**Text provided**
↓↓↓

Argentina - The IOM Regional Office for South America and Brazil’s Ministry of Environment are today (5/12) holding a roundtable in Brasilia to discuss migration and climate change.

With support from the International Migration Observatory, participants will discuss issues related to human mobility caused by climate change, and exchange knowledge and ideas. These will be considered by policy makers developing initiatives and regulations in countries in the region.

According to the Intergovernmental Panel on Climate Change (IPCC), all of Central and South America is likely to warm during this century.

In the Amazon region, IPCC forecasts an increase of 6 degrees Celsius by the year 2100, as well increased incidences of drought and extreme rainfall.  Precipitation is likely to increase in Tierra del Fuego during winter, and in south-eastern South America during summer.

↑↑↑

**Data block**
↓↓↓

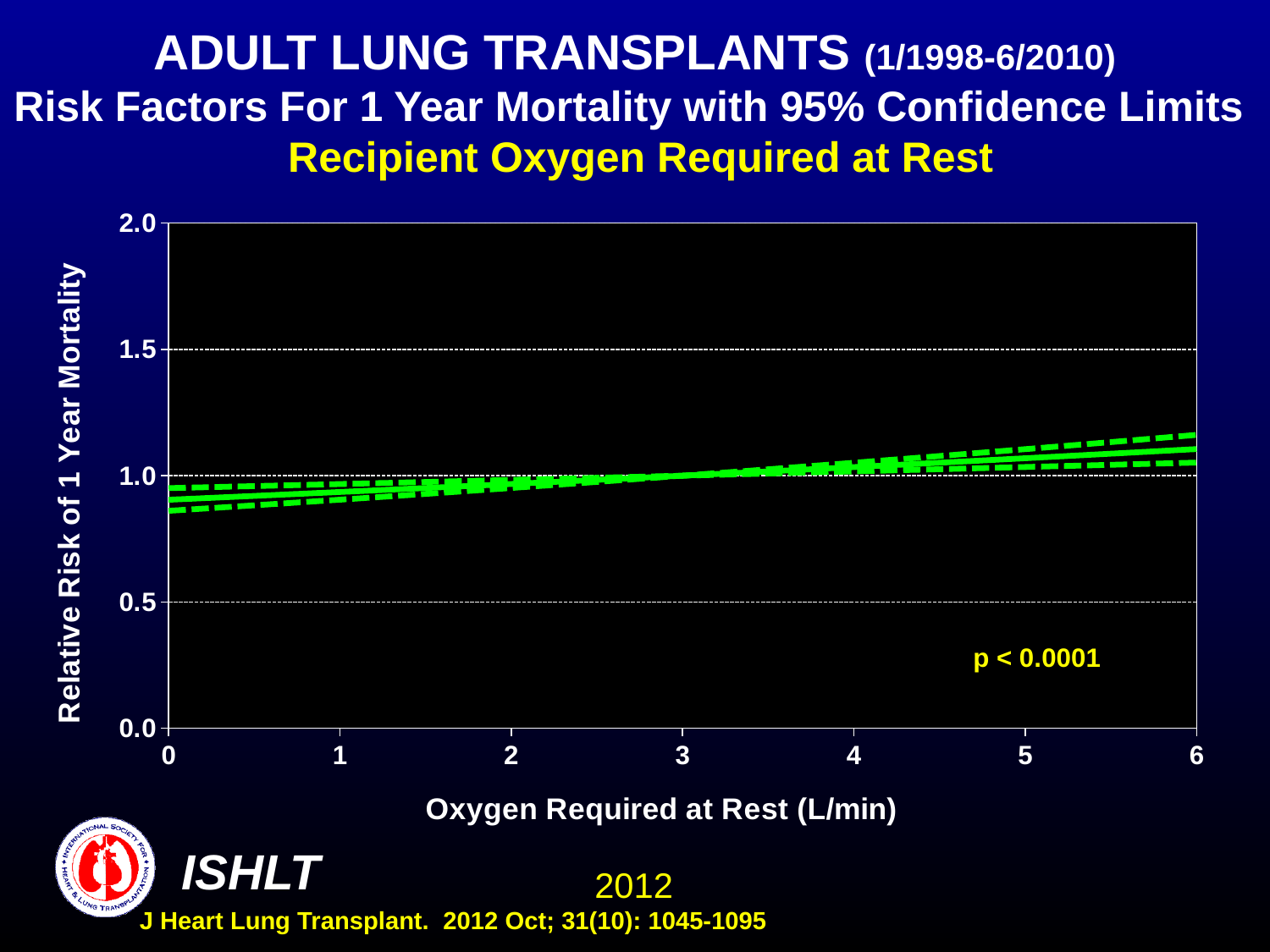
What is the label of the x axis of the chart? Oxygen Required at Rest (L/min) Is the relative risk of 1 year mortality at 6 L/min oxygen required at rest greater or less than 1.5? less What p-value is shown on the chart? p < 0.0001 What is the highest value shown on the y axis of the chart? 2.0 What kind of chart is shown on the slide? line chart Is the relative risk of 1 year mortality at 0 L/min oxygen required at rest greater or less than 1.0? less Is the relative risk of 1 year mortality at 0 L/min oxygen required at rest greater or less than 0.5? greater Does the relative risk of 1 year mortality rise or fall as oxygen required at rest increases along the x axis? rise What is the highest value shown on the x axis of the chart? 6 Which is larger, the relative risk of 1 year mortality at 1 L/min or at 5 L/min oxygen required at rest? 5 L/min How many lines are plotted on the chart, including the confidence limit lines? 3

↑↑↑

**Directive**
In the text on the migration and climate change roundtable, what temperature increase does the IPCC forecast for the Amazon region by 2100? The data comes from a separate source.

**Solution to this exercise**
An increase of 6 degrees Celsius.